[Dataset entries]
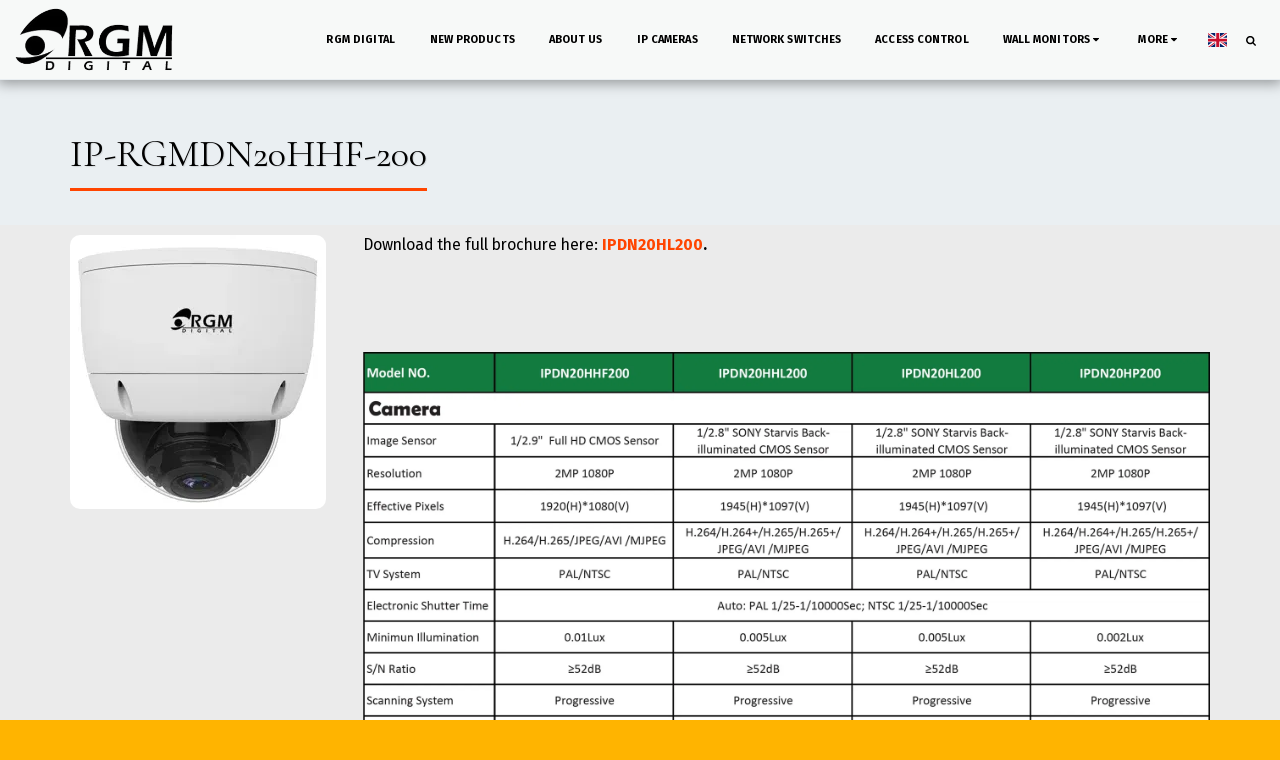

--- FILE ---
content_type: text/plain
request_url: https://www.google-analytics.com/j/collect?v=1&_v=j102&a=146801967&t=pageview&_s=1&dl=https%3A%2F%2Fwww.rgm-digital.com%2Fvari-focal-lens-dome-cameras-1-1%2Fip-rgmdn20hhf-200&ul=en-us%40posix&dt=IP-RGMDN20HHF-200%20%7C%20RGM%20Digital&sr=1280x720&vp=1280x720&_u=IEBAAEABAAAAACAAI~&jid=1532068668&gjid=721179123&cid=1520230896.1768818253&tid=UA-141892979-1&_gid=1172616381.1768818253&_r=1&_slc=1&z=18165679
body_size: -451
content:
2,cG-3TFJJMK3SP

**INSTRUCTIONS FOR THE TASK**
A word-for-word copy of the records is needed, with no pictures carried over.

**RESPONSE AREA**
--- FILE ---
content_type: text/plain
request_url: https://www.google-analytics.com/j/collect?v=1&_v=j102&a=146801967&t=pageview&_s=1&dl=https%3A%2F%2Fwww.rgm-digital.com%2Fvari-focal-lens-dome-cameras-1-1%2Fip-rgmdn20hhf-200&ul=en-us%40posix&dt=IP-RGMDN20HHF-200%20%7C%20RGM%20Digital&sr=1280x720&vp=1280x720&_u=IEBAAEABAAAAACAAI~&jid=1532068668&gjid=721179123&cid=1520230896.1768818253&tid=UA-141892979-1&_gid=1172616381.1768818253&_r=1&_slc=1&z=18165679
body_size: -451
content:
2,cG-3TFJJMK3SP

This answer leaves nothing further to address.